There are some technical problems with the ALJs’ offer. The letter from the Office of Medicare Hearings and Appeals states that the offer applies only if beneficiaries have coverage under fee-for-service Medicare Part B. But “we are finding these patients may not even have Medicare Part B,” Dailey says. They may have Medicare Advantage for outpatient services or AARP.
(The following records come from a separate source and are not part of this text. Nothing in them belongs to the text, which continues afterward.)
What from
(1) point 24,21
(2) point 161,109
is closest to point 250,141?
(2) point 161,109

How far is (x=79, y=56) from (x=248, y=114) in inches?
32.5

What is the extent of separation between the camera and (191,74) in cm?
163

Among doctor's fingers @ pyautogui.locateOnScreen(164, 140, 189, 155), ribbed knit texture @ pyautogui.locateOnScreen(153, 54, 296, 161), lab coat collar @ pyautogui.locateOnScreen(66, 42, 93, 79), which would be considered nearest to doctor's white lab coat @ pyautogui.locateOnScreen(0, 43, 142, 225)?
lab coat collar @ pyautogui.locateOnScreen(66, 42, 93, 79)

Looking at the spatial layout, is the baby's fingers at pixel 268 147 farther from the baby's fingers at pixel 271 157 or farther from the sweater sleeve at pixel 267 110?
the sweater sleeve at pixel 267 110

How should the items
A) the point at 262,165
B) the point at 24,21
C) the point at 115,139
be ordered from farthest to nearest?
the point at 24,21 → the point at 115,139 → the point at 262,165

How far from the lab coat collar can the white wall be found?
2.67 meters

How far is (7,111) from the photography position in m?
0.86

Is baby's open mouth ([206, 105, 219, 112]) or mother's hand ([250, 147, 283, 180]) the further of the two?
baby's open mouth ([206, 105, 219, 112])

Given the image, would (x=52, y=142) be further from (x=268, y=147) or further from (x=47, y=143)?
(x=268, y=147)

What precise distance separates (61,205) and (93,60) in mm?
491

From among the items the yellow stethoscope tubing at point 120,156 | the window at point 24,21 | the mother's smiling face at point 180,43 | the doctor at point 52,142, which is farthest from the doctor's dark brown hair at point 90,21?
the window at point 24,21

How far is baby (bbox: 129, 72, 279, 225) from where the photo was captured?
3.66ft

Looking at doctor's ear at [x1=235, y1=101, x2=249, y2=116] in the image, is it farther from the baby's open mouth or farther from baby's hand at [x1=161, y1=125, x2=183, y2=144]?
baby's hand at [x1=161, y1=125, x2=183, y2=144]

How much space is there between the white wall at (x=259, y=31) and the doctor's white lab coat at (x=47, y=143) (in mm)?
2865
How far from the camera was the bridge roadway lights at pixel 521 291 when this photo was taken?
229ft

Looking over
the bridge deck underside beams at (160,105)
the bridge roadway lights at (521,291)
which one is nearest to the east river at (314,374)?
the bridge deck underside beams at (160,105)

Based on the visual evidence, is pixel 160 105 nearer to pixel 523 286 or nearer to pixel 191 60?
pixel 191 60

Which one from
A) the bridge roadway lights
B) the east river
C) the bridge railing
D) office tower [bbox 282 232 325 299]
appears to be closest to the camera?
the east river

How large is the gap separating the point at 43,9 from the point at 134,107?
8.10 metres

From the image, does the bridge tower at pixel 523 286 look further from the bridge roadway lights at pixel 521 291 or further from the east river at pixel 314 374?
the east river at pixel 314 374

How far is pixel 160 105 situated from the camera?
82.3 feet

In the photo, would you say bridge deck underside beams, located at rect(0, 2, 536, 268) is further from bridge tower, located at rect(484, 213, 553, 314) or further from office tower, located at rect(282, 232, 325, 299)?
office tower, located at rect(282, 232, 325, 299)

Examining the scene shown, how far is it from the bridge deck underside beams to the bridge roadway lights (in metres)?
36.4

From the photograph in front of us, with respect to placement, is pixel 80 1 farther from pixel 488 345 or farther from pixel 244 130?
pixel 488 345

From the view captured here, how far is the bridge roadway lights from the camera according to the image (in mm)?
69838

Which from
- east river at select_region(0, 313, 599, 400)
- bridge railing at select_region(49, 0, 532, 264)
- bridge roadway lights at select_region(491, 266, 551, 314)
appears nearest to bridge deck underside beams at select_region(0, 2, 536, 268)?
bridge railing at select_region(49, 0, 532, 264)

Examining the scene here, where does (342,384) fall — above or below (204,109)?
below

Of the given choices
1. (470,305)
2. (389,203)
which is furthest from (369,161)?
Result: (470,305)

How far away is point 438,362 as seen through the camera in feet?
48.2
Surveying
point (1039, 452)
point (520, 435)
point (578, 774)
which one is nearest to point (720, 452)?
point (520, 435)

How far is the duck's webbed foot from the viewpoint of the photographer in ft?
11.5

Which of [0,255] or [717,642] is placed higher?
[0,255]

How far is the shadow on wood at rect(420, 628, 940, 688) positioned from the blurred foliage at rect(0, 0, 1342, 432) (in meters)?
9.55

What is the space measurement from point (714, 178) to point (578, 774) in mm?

WellSpan doesn’t want to accept the lower payment for observation services offered by the ALJs unless forced to, Dailey says. It has already prepared its appeals and is ready for the hearing and there isn’t much incentive to go along with the ALJ’s proposal. “How practical is it for everyone to take this opportunity to say they would be amenable to on-the-record, partially favorable decisions?” Again, though, she understands the motive behind the ALJs’ offer. After all, WellSpan has cases that have been waiting 18 months to be scheduled on the ALJ docket. And delays have gotten worse since ALJs late last year began remanding cases to the QICs with instructions to consider Part B payment after Part A denials. ALJs want more information about denials, including the offset amount (RMC 12/17/12, p. 5).
“ALJs are offering a good argument that the QICs don’t give them enough information about whether this case should be paid under Part A or Part B and what the payment would be if it were inpatient or outpatient,” Dailey says. But that delays the outcomes of appeals another year.
Dailey doesn’t think CMS expected an appeal tsunami from providers or so much resistance to overpayment determinations. “I think they expected us to roll over so they could scratch our bellies.”